EXERCISE DESCRIPTION
Each entry must be reproduced precisely as it stands.
# Start of SOURCE MATERIAL
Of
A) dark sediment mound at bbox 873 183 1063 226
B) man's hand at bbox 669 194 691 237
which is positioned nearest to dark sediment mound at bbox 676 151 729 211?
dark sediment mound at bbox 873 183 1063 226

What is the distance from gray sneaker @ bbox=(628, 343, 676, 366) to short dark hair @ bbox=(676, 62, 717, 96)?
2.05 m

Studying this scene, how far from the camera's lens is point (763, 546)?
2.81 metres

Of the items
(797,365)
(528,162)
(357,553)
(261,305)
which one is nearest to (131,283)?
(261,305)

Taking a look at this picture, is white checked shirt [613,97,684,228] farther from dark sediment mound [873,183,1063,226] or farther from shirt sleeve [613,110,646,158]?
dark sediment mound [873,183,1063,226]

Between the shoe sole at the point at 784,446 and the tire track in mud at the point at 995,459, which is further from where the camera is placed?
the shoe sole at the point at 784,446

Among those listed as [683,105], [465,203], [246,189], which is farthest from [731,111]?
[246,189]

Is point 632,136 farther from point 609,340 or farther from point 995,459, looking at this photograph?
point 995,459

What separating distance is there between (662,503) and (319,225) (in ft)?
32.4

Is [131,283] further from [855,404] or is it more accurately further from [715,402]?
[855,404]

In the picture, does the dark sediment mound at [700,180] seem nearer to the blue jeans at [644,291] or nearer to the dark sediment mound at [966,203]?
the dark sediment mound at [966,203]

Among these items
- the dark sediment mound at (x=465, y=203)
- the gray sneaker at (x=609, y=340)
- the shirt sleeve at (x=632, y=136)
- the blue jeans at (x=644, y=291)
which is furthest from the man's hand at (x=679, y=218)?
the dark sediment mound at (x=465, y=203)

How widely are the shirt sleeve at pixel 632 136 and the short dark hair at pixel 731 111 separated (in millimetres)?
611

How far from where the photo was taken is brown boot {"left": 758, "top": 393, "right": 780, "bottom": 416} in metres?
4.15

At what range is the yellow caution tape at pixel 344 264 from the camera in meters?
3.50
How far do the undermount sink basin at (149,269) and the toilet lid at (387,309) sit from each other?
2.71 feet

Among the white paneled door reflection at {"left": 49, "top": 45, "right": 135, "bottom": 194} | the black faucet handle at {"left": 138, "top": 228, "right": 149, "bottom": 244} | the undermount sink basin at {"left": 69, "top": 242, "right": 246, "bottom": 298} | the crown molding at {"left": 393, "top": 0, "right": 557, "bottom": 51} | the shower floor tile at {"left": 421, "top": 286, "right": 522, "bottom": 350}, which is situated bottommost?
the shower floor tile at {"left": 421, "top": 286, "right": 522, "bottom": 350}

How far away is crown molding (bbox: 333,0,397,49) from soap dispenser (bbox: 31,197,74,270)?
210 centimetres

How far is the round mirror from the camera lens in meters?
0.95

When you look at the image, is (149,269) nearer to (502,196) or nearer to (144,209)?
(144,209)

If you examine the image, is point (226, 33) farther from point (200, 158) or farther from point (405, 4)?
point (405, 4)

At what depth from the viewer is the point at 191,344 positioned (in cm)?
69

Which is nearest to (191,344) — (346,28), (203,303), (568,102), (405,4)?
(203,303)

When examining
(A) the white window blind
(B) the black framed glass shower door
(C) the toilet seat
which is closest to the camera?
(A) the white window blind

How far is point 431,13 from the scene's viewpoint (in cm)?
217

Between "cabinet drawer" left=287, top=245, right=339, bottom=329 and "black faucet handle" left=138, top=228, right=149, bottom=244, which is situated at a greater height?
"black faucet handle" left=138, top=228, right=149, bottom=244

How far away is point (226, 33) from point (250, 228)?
# End of SOURCE MATERIAL
RESULT OF THE EXERCISE
Of
A) dark sediment mound at bbox 873 183 1063 226
B) man's hand at bbox 669 194 691 237
which is positioned nearest to dark sediment mound at bbox 676 151 729 211?
dark sediment mound at bbox 873 183 1063 226

What is the distance from gray sneaker @ bbox=(628, 343, 676, 366) to short dark hair @ bbox=(676, 62, 717, 96)?
2.05 m

Studying this scene, how far from the camera's lens is point (763, 546)?
2.81 metres

Of the items
(797,365)
(528,162)
(357,553)
(261,305)
which one is nearest to (131,283)?
(261,305)

Taking a look at this picture, is white checked shirt [613,97,684,228] farther from dark sediment mound [873,183,1063,226] or farther from shirt sleeve [613,110,646,158]?
dark sediment mound [873,183,1063,226]

Between the shoe sole at the point at 784,446 and the tire track in mud at the point at 995,459, which is further from where the camera is placed?
the shoe sole at the point at 784,446

Among those listed as [683,105], [465,203], [246,189], which is farthest from [731,111]?
[246,189]

Is point 632,136 farther from point 609,340 or farther from point 995,459, looking at this photograph?
point 995,459

What separating distance is there between (662,503) and (319,225) (in ft)?
32.4

Is [131,283] further from [855,404] or is it more accurately further from [715,402]?
[855,404]

In the picture, does the dark sediment mound at [700,180] seem nearer to the blue jeans at [644,291] or nearer to the dark sediment mound at [966,203]?
the dark sediment mound at [966,203]

Among these items
- the dark sediment mound at (x=465, y=203)
- the gray sneaker at (x=609, y=340)
- the shirt sleeve at (x=632, y=136)
- the blue jeans at (x=644, y=291)
which is furthest from the man's hand at (x=679, y=218)?
the dark sediment mound at (x=465, y=203)

How widely are the shirt sleeve at pixel 632 136 and the short dark hair at pixel 731 111 separated (in millimetres)?
611

How far from where the photo was taken is brown boot {"left": 758, "top": 393, "right": 780, "bottom": 416} in metres?
4.15

At what range is the yellow caution tape at pixel 344 264 from the camera in meters?
3.50
How far do the undermount sink basin at (149,269) and the toilet lid at (387,309) sit from each other?
2.71 feet

Among the white paneled door reflection at {"left": 49, "top": 45, "right": 135, "bottom": 194} | the black faucet handle at {"left": 138, "top": 228, "right": 149, "bottom": 244} | the undermount sink basin at {"left": 69, "top": 242, "right": 246, "bottom": 298} | the crown molding at {"left": 393, "top": 0, "right": 557, "bottom": 51} | the shower floor tile at {"left": 421, "top": 286, "right": 522, "bottom": 350}, which is situated bottommost?
the shower floor tile at {"left": 421, "top": 286, "right": 522, "bottom": 350}

How far away is crown molding (bbox: 333,0,397,49) from soap dispenser (bbox: 31,197,74,270)?
210 centimetres

How far is the round mirror from the camera lens in meters?
0.95

When you look at the image, is (149,269) nearer to (502,196) or nearer to (144,209)?
(144,209)

If you examine the image, is point (226, 33) farther from point (200, 158) or farther from point (405, 4)?
point (405, 4)

At what depth from the viewer is the point at 191,344 positioned (in cm)?
69

Which is nearest to (191,344) — (346,28), (203,303), (568,102), (405,4)?
(203,303)

When examining
(A) the white window blind
(B) the black framed glass shower door
(C) the toilet seat
which is closest to the camera?
(A) the white window blind

How far is point 431,13 from the scene's viewpoint (in cm)?
217

Between "cabinet drawer" left=287, top=245, right=339, bottom=329 and "black faucet handle" left=138, top=228, right=149, bottom=244, which is situated at a greater height?
"black faucet handle" left=138, top=228, right=149, bottom=244

How far away is point (226, 33) from point (250, 228)?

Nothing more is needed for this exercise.